En distinguant deux situations de prise de parole, Rachid témoigne d’un sens de l’observation du déroulement des cours et d’une hiérarchisation des savoirs et savoir-faire attendus. Il sait apprécier les moments où les contestations d’options pédagogiques peuvent être dites sans être perçues comme impertinences et contestations de l’autorité pédagogique de l’enseignant. Il sait aussi qu’il est moins illégitime de dire qu’on n’aime pas un texte que de critiquer les principes d’une interprétation. Rachid profite des moments de licence autorisée en classe auxquels madame G donne le la en interrogeant l’avis de ses élèves. Il en aménage aussi, ponctuellement, lorsque le moment et la thématique lui semblent opportuns. Son souhait de « remonter l’ambiance » 1201 n’intervient pas n’importe quand mais lorsqu’il est relativement autorisé à le faire : madame G sollicite expressément l’avis de ses élèves et vient d’accepter la déclaration de goût de Philippe (qui fait partie des élèves obtenant les meilleurs résultats en français) pour Le Platane faite « pour [lui] faire plaisir » (cf. chapitre 6). La déclaration de Rachid manifeste une appréhension pragmatique du texte en jugeant le poème à partir de son contenu prosaïque.

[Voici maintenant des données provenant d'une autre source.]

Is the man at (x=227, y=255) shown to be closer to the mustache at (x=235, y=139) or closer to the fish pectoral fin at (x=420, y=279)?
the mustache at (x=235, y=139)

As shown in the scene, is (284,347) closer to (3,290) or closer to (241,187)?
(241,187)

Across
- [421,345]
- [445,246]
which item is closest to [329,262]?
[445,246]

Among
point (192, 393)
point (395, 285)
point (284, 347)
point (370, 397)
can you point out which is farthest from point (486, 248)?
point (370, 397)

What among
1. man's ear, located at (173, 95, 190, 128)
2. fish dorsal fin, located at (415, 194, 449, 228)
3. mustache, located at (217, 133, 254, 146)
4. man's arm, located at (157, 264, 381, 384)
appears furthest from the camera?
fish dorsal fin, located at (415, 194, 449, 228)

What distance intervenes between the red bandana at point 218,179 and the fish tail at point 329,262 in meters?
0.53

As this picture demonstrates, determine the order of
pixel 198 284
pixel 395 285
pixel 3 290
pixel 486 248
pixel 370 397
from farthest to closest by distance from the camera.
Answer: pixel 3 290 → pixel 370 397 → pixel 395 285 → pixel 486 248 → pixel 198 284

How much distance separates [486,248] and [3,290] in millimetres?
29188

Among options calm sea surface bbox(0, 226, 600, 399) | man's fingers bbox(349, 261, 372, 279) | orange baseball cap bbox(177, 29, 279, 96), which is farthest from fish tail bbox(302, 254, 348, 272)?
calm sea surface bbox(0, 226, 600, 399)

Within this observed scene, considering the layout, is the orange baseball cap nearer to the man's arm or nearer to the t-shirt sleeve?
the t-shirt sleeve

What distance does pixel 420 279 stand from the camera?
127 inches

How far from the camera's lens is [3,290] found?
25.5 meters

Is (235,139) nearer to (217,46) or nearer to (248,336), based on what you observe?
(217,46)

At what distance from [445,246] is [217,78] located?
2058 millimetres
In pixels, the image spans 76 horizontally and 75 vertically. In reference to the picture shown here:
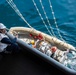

Ainsi, parce qu’ils encadrent certaines activités proches de celles réalisées autour des textes durant le collège, parce qu’ils tolèrent des appréhensions pragmatiques des textes, parce qu’ils n’explicitent et n’encadrent pas toujours la mise en œuvre d’habitudes lectorales analytiques attendues, les cours de français en seconde favorisent, ponctuellement, la mobilisation d’habitudes lectorales pragmatiques auprès d’élèves ayant constitué de telles habitudes lectorales.

Parfois, ce sont moins les consignes et contraintes lectorales (III.) ou les textes découverts en première lecture (I. et II.) qui favorisent une appréhension pragmatique que l’appropriation par les élèves des analyses proposées ou suggérées, ou celle des savoirs et savoir-faire enseignés au sein des cours de français en seconde.

Notes
1201.

M. Millet et D. Thin décrivent de telles attitudes scolaires ; les sociabilités juvéniles exigeant tacitement de jouer le rôle d’amuseur par exemple, M. Millet et D. Thin, Ruptures scolaires, op. cit., p. 276-277.